DoJ and FSBV jointly appealed Judge Leon’s order, saying he exceeded his authority. When the law enforcement agency and the offending entity end up on the same side of a lawsuit, well, it certainly doesn’t look great.

So this week we’ll have arguments in the 1st Circuit Court of Appeals D.C. Circuit Court of Appeals (h/t Abigail Field). And I don’t really know what DoJ will have to say for themselves. These are the kind of craptastic agreements they’ve been making with corporate offenders for the entire Holder era (Holder, last seen just hanging out at his awesome new office at Covington & Burling, was AG when this DPA was made). Presumably they’ll avoid the specifics and just claim that judges can’t have the temerity to reject contractual agreements made by two sides, and how this would damage the separation of powers, prosecutorial discretion, &c.

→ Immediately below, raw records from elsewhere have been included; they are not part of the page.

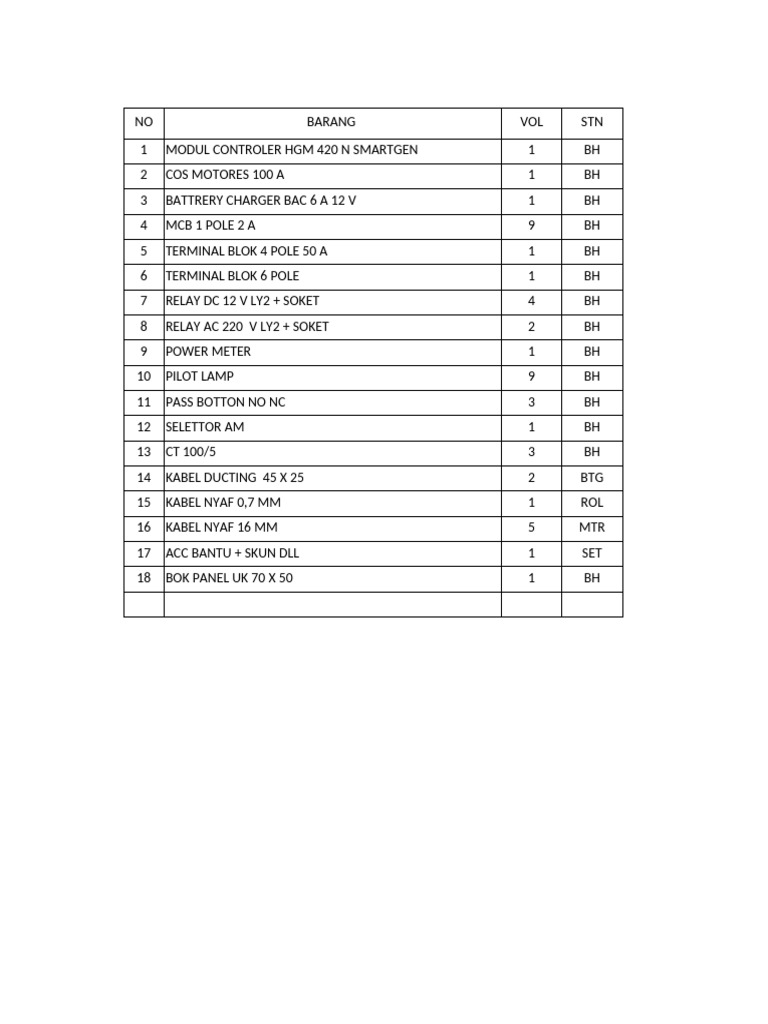 | NO | BARANG | VOL | STN |
|---|---|---|---|
| 1 | MODUL CONTROLER HGM 420 N SMARTGEN | 1 | BH |
| 2 | COS MOTORES 100 A | 1 | BH |
| 3 | BATTRERY CHARGER BAC 6 A 12 V | 1 | BH |
| 4 | MCB 1 POLE 2 A | 9 | BH |
| 5 | TERMINAL BLOK 4 POLE 50 A | 1 | BH |
| 6 | TERMINAL BLOK 6 POLE | 1 | BH |
| 7 | RELAY DC 12 V LY2 + SOKET | 4 | BH |
| 8 | RELAY AC 220 V LY2 + SOKET | 2 | BH |
| 9 | POWER METER | 1 | BH |
| 10 | PILOT LAMP | 9 | BH |
| 11 | PASS BOTTON NO NC | 3 | BH |
| 12 | SELETTOR AM | 1 | BH |
| 13 | CT 100/5 | 3 | BH |
| 14 | KABEL DUCTING 45 X 25 | 2 | BTG |
| 15 | KABEL NYAF 0,7 MM | 1 | ROL |
| 16 | KABEL NYAF 16 MM | 5 | MTR |
| 17 | ACC BANTU + SKUN DLL | 1 | SET |
| 18 | BOK PANEL UK 70 X 50 | 1 | BH |
| | | | |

But judges have held up DPAs in the past, though they were eventually approved. And considering that DoJ can also file a non-prosecution agreement, which don’t require court approval, there’s obviously some role for judges to play here. If you want to get judicial approval, you can’t expect that approval to come automatically. And if the goal is to extract the proper consequences out of a corporate offender, a judge resisting settlements that are overly lenient can only enhance DoJ’s efforts.

Of course, that isn’t what DoJ is after. They would rather settle these matters quietly, write a press release, and then get a judge to bless it to get buy-in from another branch of government, so if anyone questions the slap on the wrist they can say “well a judge approved it.”

Legally this is a jump ball; DoJ could easily wriggle off the hook here. But if the 1st Circuit D.C. Circuit blows up this little charade, they will have to make their terrible deals without a patina of outside approval. Or maybe, horror of horrors, they’ll have to do their job properly.